Since 2007, numbers 650 322–327, funded by DB Regio Bayern, have also been in operation. In addition, the WestFrankenBahn has taken over a railbus from the Kahlgrundbahn, number 650 997. This railbus has since been transferred to the SüdostBayernBahn and was deployed in 2008 on the Traun-Alz-Bahn between Traunstein and Traunreut.

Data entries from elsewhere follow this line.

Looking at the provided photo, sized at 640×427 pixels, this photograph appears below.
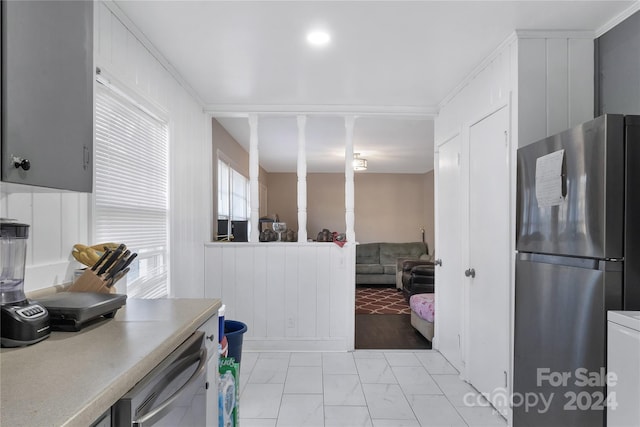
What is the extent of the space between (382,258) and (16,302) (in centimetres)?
673

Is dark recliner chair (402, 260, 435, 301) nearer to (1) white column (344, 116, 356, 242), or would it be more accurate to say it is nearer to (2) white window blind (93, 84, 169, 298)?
(1) white column (344, 116, 356, 242)

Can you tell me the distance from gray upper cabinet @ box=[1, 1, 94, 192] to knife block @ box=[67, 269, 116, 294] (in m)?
0.40

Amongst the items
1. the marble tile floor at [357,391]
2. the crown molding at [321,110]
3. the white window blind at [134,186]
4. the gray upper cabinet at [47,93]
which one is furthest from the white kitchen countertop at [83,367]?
the crown molding at [321,110]

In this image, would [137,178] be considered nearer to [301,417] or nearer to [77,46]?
[77,46]

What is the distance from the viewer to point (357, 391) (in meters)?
2.54

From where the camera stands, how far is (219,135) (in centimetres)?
418

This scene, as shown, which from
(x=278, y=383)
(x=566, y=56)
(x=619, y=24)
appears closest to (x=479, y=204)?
(x=566, y=56)

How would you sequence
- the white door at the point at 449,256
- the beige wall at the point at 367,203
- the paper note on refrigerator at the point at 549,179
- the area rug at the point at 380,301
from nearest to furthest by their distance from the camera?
the paper note on refrigerator at the point at 549,179 < the white door at the point at 449,256 < the area rug at the point at 380,301 < the beige wall at the point at 367,203

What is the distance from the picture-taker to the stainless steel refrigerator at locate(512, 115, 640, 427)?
1.32m

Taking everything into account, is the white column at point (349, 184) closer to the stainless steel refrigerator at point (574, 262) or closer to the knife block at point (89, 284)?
the stainless steel refrigerator at point (574, 262)

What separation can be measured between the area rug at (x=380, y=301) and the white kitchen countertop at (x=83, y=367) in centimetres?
406

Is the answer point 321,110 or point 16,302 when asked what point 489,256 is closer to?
point 321,110

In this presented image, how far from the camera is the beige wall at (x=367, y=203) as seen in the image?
8.11 meters

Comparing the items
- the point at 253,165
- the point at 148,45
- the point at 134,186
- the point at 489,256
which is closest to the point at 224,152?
the point at 253,165
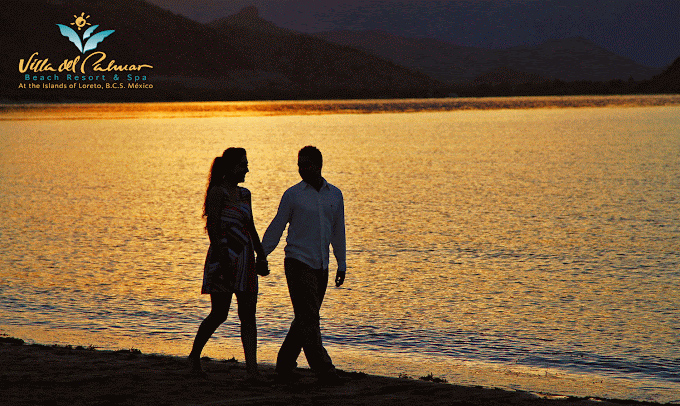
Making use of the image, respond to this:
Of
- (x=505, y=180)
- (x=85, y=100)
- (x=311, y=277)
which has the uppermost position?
(x=85, y=100)

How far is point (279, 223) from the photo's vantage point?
23.6 ft

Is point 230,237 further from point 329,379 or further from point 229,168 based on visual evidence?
point 329,379

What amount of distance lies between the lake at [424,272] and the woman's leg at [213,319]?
1842 millimetres

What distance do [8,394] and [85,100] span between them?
6849 inches

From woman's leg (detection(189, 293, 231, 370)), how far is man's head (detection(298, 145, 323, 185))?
4.01 ft

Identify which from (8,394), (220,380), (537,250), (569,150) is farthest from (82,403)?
(569,150)

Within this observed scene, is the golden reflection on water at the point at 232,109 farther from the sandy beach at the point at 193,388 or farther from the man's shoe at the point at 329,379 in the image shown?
the man's shoe at the point at 329,379

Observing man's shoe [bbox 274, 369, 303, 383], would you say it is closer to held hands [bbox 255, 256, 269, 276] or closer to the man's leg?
the man's leg

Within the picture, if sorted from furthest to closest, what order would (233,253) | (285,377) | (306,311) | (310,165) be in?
(285,377) → (306,311) → (233,253) → (310,165)

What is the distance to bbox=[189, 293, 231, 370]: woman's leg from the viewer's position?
7285mm

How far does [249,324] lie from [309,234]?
1015 millimetres

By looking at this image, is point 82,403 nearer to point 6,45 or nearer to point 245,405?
point 245,405

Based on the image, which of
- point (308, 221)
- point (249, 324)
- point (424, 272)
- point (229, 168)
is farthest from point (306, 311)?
point (424, 272)

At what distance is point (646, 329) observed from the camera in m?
10.8
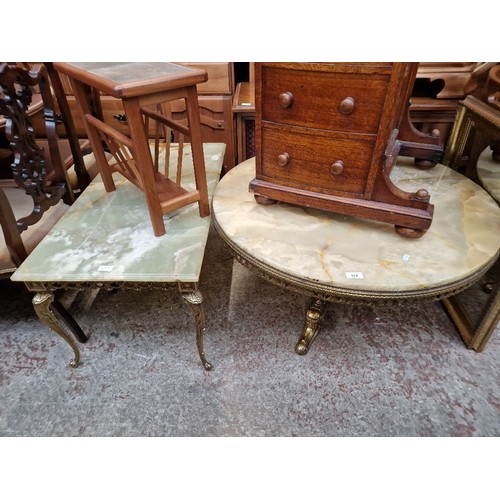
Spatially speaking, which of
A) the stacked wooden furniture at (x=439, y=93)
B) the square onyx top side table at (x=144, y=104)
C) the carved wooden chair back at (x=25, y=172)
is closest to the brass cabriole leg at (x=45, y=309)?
the carved wooden chair back at (x=25, y=172)

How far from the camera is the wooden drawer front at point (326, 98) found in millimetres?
1059

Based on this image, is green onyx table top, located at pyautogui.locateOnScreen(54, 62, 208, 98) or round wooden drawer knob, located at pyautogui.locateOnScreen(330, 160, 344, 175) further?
round wooden drawer knob, located at pyautogui.locateOnScreen(330, 160, 344, 175)

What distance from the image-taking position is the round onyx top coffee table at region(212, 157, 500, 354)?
3.75ft

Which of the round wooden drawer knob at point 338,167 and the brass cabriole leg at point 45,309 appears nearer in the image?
the round wooden drawer knob at point 338,167

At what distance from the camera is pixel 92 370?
63.0 inches

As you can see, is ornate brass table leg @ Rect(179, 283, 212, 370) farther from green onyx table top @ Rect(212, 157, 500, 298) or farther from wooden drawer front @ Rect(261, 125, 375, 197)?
wooden drawer front @ Rect(261, 125, 375, 197)

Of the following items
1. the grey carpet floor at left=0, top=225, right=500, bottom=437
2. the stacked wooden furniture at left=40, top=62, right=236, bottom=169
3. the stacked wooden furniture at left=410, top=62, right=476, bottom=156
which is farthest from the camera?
the stacked wooden furniture at left=40, top=62, right=236, bottom=169

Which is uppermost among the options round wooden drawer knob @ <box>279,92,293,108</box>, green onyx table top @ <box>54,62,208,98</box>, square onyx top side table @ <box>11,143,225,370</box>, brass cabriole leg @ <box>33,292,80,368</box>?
green onyx table top @ <box>54,62,208,98</box>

=== Employment by České Dráhy ===

In 2011 České Dráhy classified new type of regional train as Class 840 (two magnetic track brakes for steep-grade service; gearing for 100 km/h) for routes in Liberecký kraj and little different Class 841 (one magnetic track brake; maximum speed 120 km/h) for routes in Kraj Vysočina. From 2011 to 2012 was delivered 16 units of 840 (840 001-016) to Liberecký kraj. In 2011, 841 001 was delivered to Kraj Vysočina, and a further 16 units (841 002-017) were delivered from 2012 to 2013. In December 2020 České Dráhy purchased an additional 22 units from SWEG Hohenzollerische Landesbahn, increasing the total number of Stadlers' diesel railcars from 33 to 55. As of June 2021, 17 out of 22 units were delivered. The remaining 5 railcars were to have been delivered by the end of 2021. In December 2022, České Dráhy announced the purchase of 11 railcars from Swiss company Helvetic Rolling Stock GmbH, bringing the total number of railcars in their fleet to 67.